Senior Site Reliability Engineer

Posted 7 days 18 hours ago by Embarcaderomediagroup

Permanent

Full Time

Other

Lancashire, Manchester, United Kingdom, M21 0

Job Description

Senior Site Reliability & Platform Engineer

Manchester Hybrid/Flexible Working Full-Time

Drive better infrastructure and developer experience at scale

At Sorted, we're building robust, scalable systems to support modern digital services - and we're looking for a Site Reliability & Platform Engineer to help lead the way.

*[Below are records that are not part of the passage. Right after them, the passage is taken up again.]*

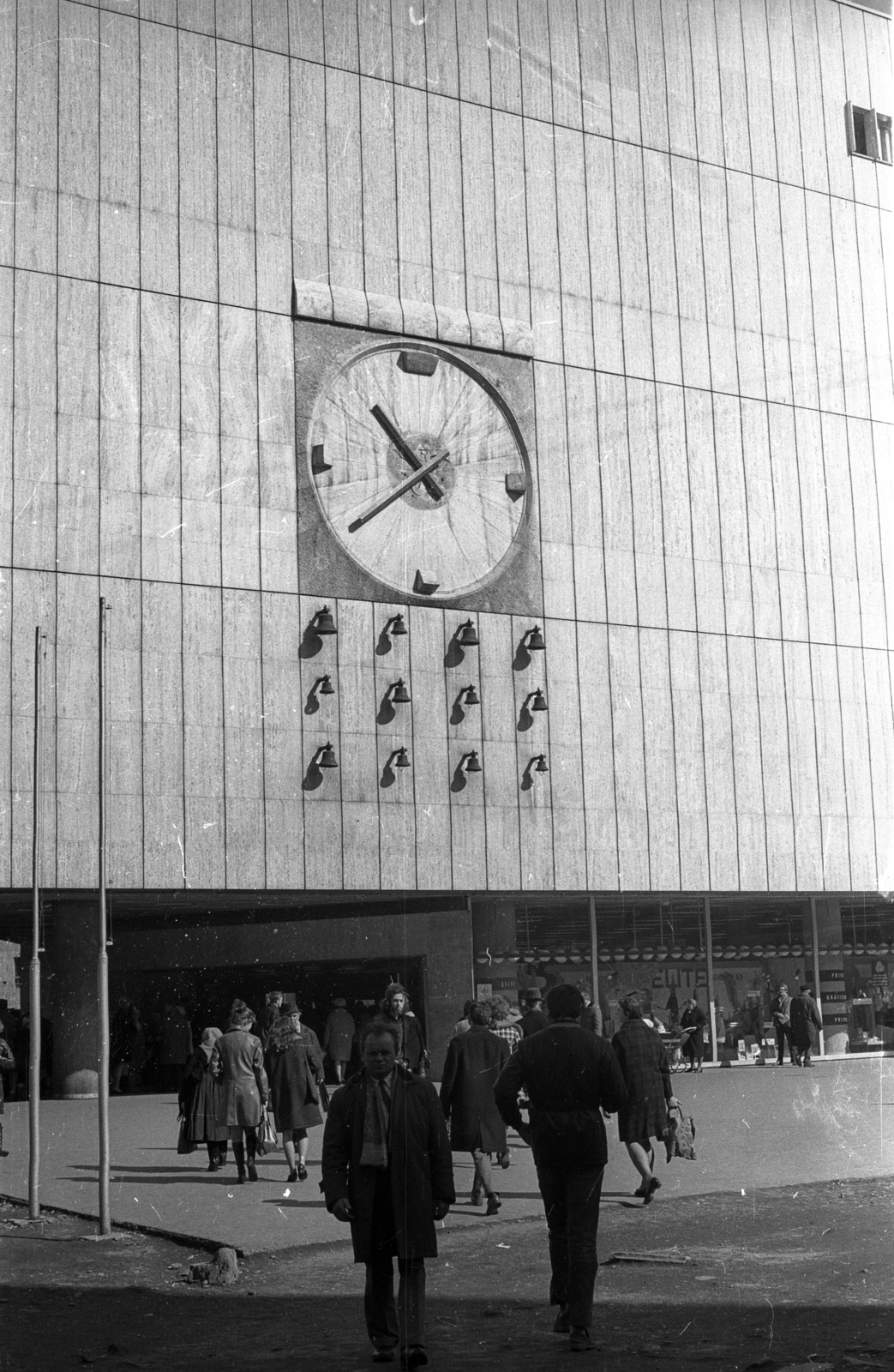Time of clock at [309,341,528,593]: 10:39
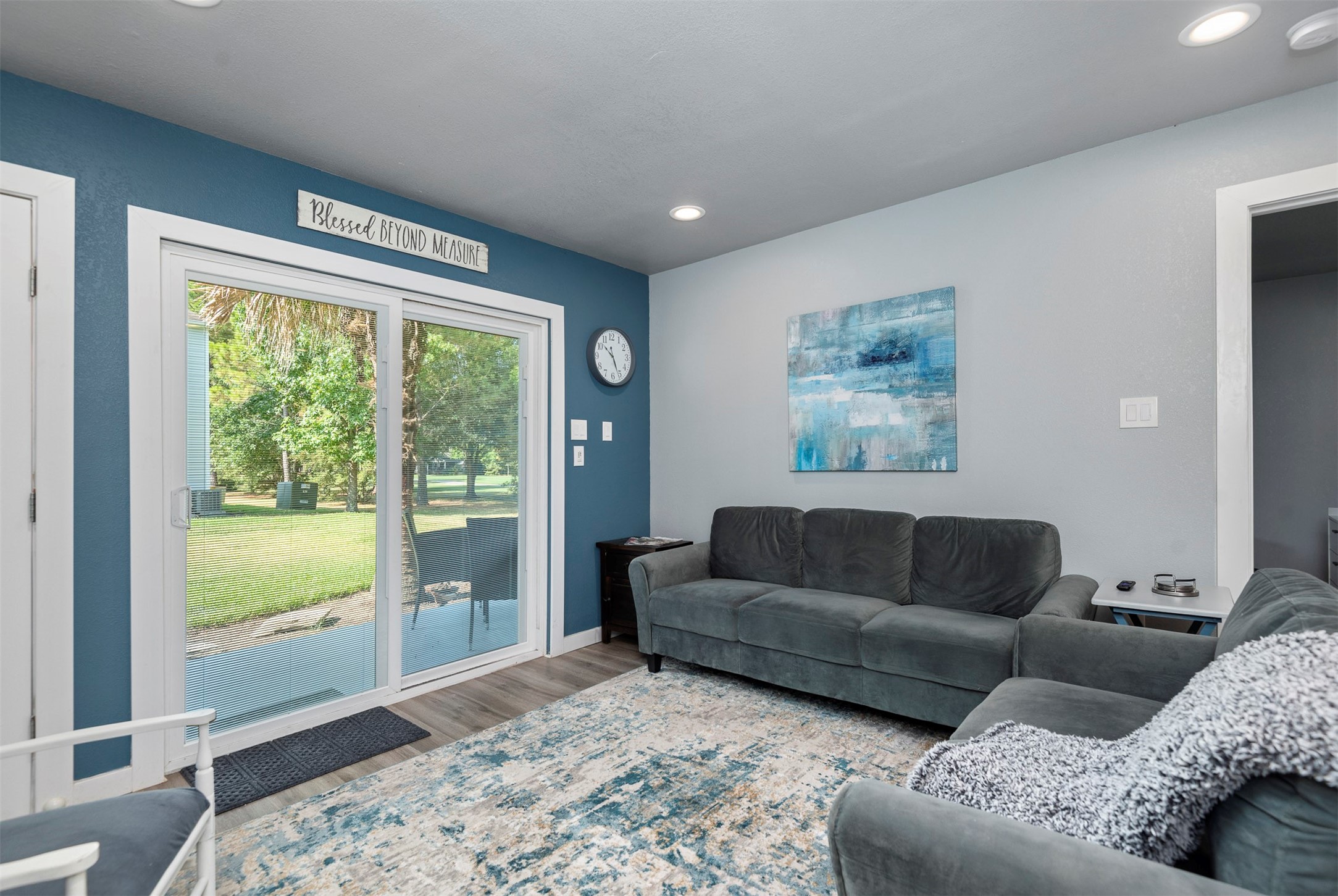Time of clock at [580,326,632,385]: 10:26
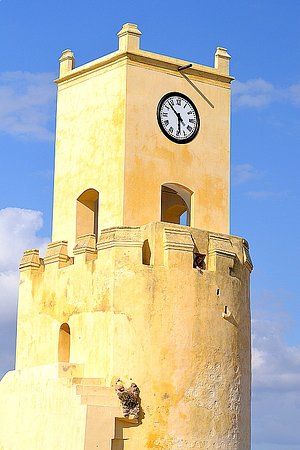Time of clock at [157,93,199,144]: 5:52
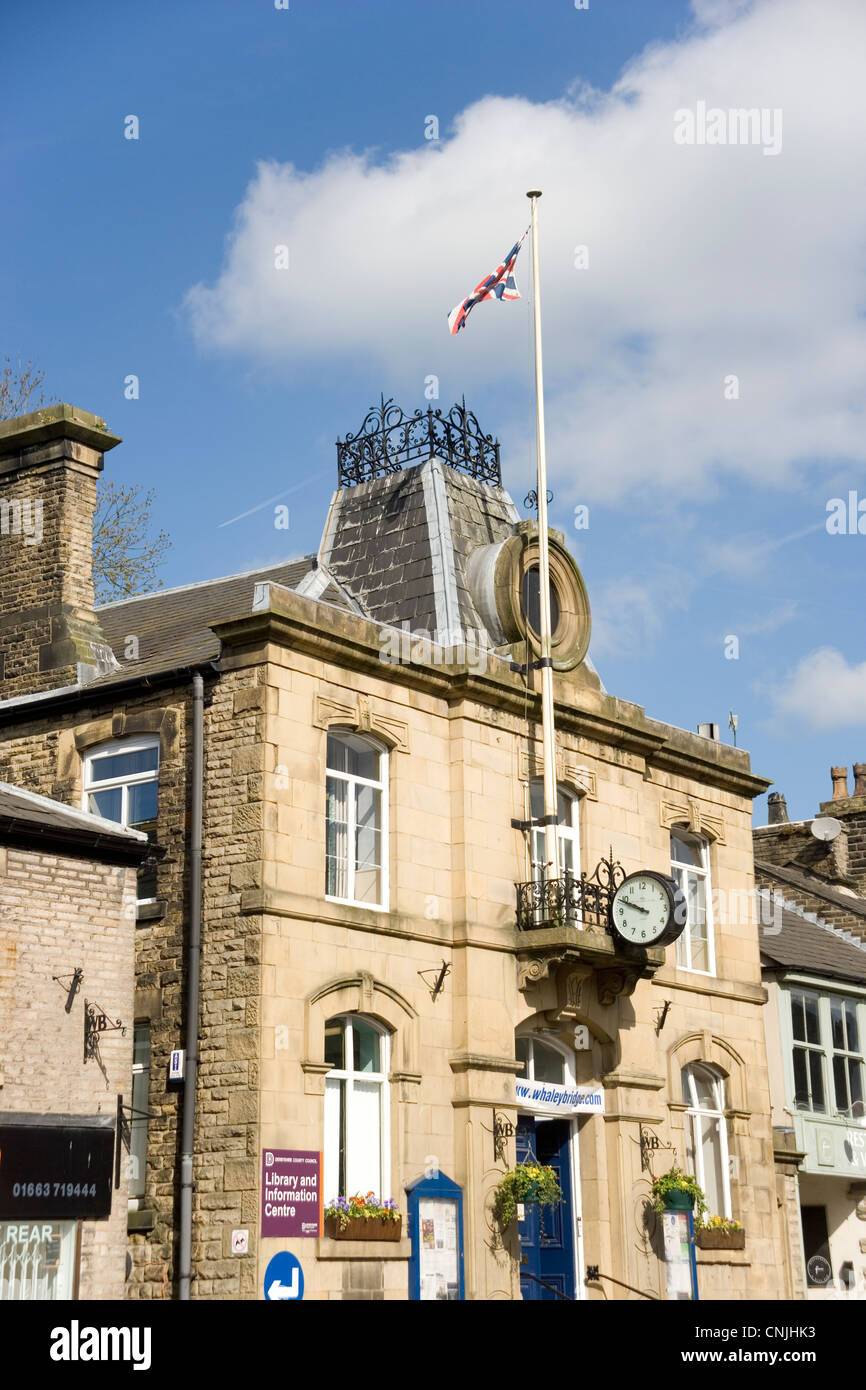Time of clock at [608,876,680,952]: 9:48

You'll sit at the heart of our engineering operations, bringing together SRE principles and modern platform engineering practices. This includes combining principles of SRE - such as service-level reliability, observability, incident response - with platform engineering practices like GitOps, Infrastructure as Code, DevSecOps automation, and self-service enablement, to help development teams ship faster, safer, and more cost-efficiently.

What you'll be doing:

Designing and operating highly reliable, scalable, and secure Azure-based platforms
Applying SRE principles like SLOs, observability, and incident management to drive service reliability
Building Infrastructure as Code using Terraform (v1.7+) and GitOps workflows
Enabling teams through platform tools, reusable Terraform modules, and self-service infrastructure
Enhancing CI/CD pipelines (Azure DevOps, YAML-based) with security scanning and progressive delivery
Supporting AKS clusters and Azure services (SQL, Cosmos DB, ADF, Functions, Logic Apps, etc.)
Improving monitoring and alerting with Datadog, Grafana, ELK, and proactive failure detection
Participating in the on-call rota and leading incident response workflows and blameless postmortems
Coaching engineers, upskilling teams, and contributing to a culture of continuous improvement
Driving cost awareness through FinOps practices and automated budget controls

What we're looking for:

We're seeking someone with strong platform and cloud engineering experience who can collaborate across teams and incorporate reliability thinking into all aspects of their work. Ideally, you have:

In-depth Azure knowledge (AKS, Functions, SQL, Cosmos DB, etc.)
Strong Infrastructure as Code skills with Terraform (v1.7+)
Experience with CI/CD pipelines, GitOps, and automation tools (PowerShell, Bash)
Familiarity with observability and incident tools like Datadog, ELK, and synthetic monitoring
Solid understanding of networking (TCP/IP, Load Balancing, DNS, Routing)
Good knowledge of DevSecOps practices - including security scanning, IAM, and RBAC
Experience with FinOps - tagging, budgeting, cost optimisation
Experience with Windows and Linux Operating Systems
Understanding of progressive delivery methods (canary, blue/green)
Familiarity with security scanning tools (Trivy, tfsec) integrated into pipelines
A proactive approach to problem-solving, documentation, and coaching

Additional bonus skills include experience with Azure governance tools, advanced Datadog capabilities, Kubernetes autoscaling solutions, GitOps workflows, automated cost dashboards, compliance frameworks, and internal platform development.

What You Can Expect:

Competitive salary: £70,000 - £80,000 depending on experience
25 days holiday plus bank holidays
Flexible remote/hybrid working with office collaboration as needed
Health Shield from day one
Annual £200 personal development budget
Enhanced family leave policy
Life Assurance coverage
Pension contributions via salary sacrifice
35-hour workweek (plus 1-hour unpaid lunch)

Who this role suits:

This is a great opportunity for someone passionate about building robust infrastructure and enabling others to move faster and more securely. You might come from a cloud engineering, SRE, or DevOps background - what matters most is your curiosity, systems thinking, and drive to improve operational efficiency.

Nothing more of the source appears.